Consignes
1) Résumez en deux phrases le texte sur l'économie allemande.
2) Recopiez mot pour mot le passage du texte sur l'économie allemande compris entre « Contrairement à ce » et « pour les autres. », ces deux bornes incluses.

Texte fourni

● ● ● ● ●

Contrairement à ce que laisse entendre Angela Merkel, les performances de l’économie allemande n’ont rien eu d’exceptionnel depuis vingt ans. Et si l’Allemagne s’en sort mieux ces dernières années, c'est parce qu'elle ne respecte pas les politiques libérales qu'elle promeut pour les autres.
Le 15 juin dernier, Angela Merkel avait jugé que « la médiocrité ne doit pas devenir l'étalon » de la zone euro, en faisant clairement référence aux situations respectives des économies française et allemande pour justifier son intransigeance dans les débats sur l’avenir de la zone euro. Pourtant, si on prend un peu de recul, les performances de l’économie allemande n’ont en réalité rien eu d’exceptionnel depuis vingt ans. Et si l’Allemagne s’en sort bien sur les dernières années c’est plutôt parce qu’Angela Merkel mène en interne une politique contraire à la politique très libérale qu’elle préconise à l’extérieur.

● ● ● ● ●

Extrait des données
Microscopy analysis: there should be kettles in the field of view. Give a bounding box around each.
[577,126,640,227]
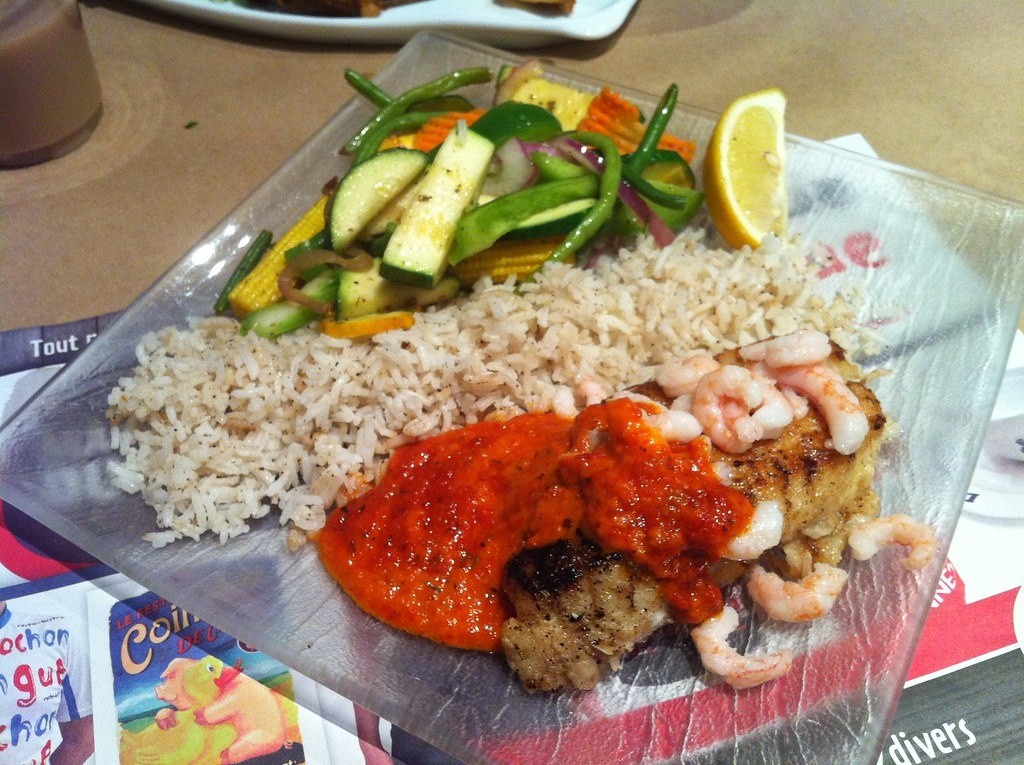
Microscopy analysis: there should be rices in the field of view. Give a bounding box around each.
[110,226,888,549]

● ● ● ● ●

Résultats finaux
1) Contrairement à ce que laisse entendre Angela Merkel, qui avait évoqué le 15 juin la médiocrité pour justifier son intransigeance sur l'avenir de la zone euro, les performances de l'économie allemande n'ont rien eu d'exceptionnel depuis vingt ans. Si l'Allemagne s'en sort mieux ces dernières années, c'est parce qu'elle mène en interne une politique contraire à la politique très libérale qu'elle préconise pour les autres.

2)
Contrairement à ce que laisse entendre Angela Merkel, les performances de l’économie allemande n’ont rien eu d’exceptionnel depuis vingt ans. Et si l’Allemagne s’en sort mieux ces dernières années, c'est parce qu'elle ne respecte pas les politiques libérales qu'elle promeut pour les autres.